ADR-0430: Saliency RGB ingest and SSIMULACRA2 public docs¶
- Status: Accepted
- Date: 2026-05-14
- Deciders: Lusoris, Codex
- Tags: vmaf-tune, saliency, docs, metrics, fork-local
Context¶
The public-doc gap scan found two user-facing stale surfaces: the SSIMULACRA2 metric page still called itself a stub even though scalar, SIMD, and GPU implementations are in tree, and the vmaf-tune saliency section still documented luma-replicated RGB as a deferred limitation.
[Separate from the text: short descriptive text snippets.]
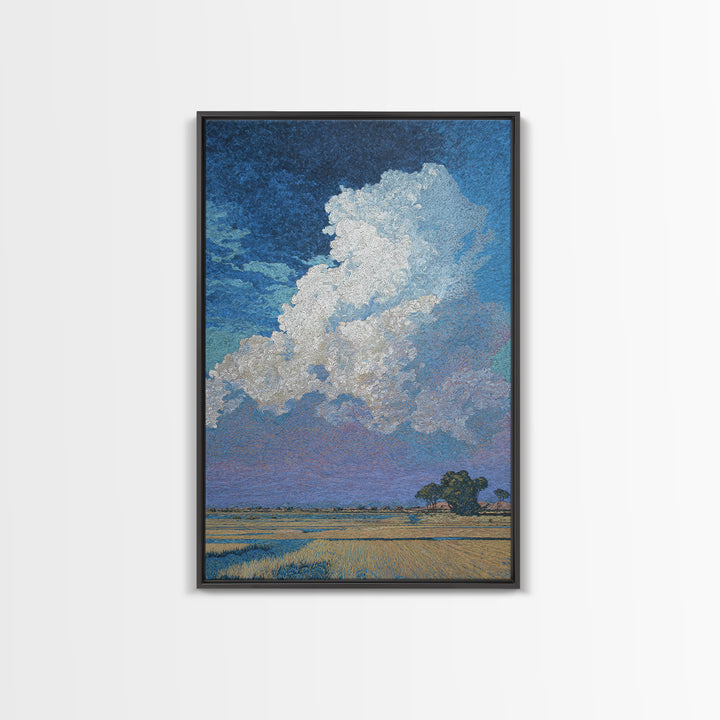 Bright African Fields With Lone Tree And White Cloud Wall Art, Landscape Canvas Print, Nature Scene Art, Elegant Home Decor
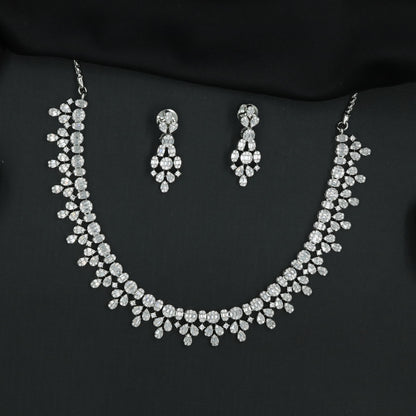 Artistic Blossom Garland Necklace Set with Balanced Drop Embellishments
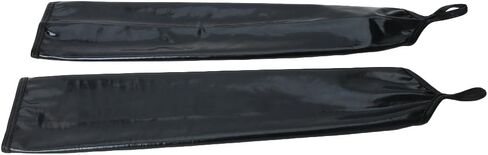 قفازات Thereisno طويلة مثيرة ذات ملمس معدني أسود من الجلد الصناعي وأكمام للذراع زي وشاح شال جديد in Kuwait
The saliency student was trained for ImageNet-normalised RGB. Feeding luma replicated into all channels is a defensible smoke path, but it discards available chroma from the yuv420p source. The existing saliency pipeline already accepts yuv420p input and has a NumPy preprocessing step, so the implementation cost of nearest-neighbour chroma upsample plus BT.709 limited-range conversion is small.
Decision¶
vmaf-tune saliency inference will read full yuv420p frames, upsample U/V to luma resolution, convert BT.709 limited-range YUV to RGB, and then apply the existing ImageNet normalisation before calling saliency_student_v1. The SSIMULACRA2 public metric page will become an operator reference rather than a stub index page.
Alternatives considered¶
| Option | Pros | Cons | Why not chosen |
|---|---|---|---|
| Keep luma-replicated RGB | Fastest and already tested | Leaves a documented deferred limitation in a user-facing saliency path; ignores colour cues the model can consume | Rejected |
| Convert yuv420p to RGB in the saliency preprocessor | Closes the deferred limitation; preserves the existing model contract; easy to test without ffmpeg | Slightly more CPU per sampled frame; chroma upsample remains nearest-neighbour | Chosen |
| Shell out to ffmpeg for RGB frames | Delegates colour conversion to a mature implementation | Adds a subprocess dependency to the hot saliency path and complicates tests | Rejected |
Leave docs/metrics/ssimulacra2.md as a stub index | No code/docs churn | Contradicts the shipped implementation status and the doc sweep heuristic | Rejected |
Consequences¶
- Positive: Saliency ROI can use colour information from source clips, and users now get a direct SSIMULACRA2 reference page with invocation, output, input formats, backends, and limitations.
- Negative: Saliency preprocessing does a small amount of extra NumPy work per sampled frame.
- Neutral / follow-ups: The saliency path still documents aggregate per-clip masks and nearest-neighbour chroma upsampling. Per-frame ROI remains separate future work.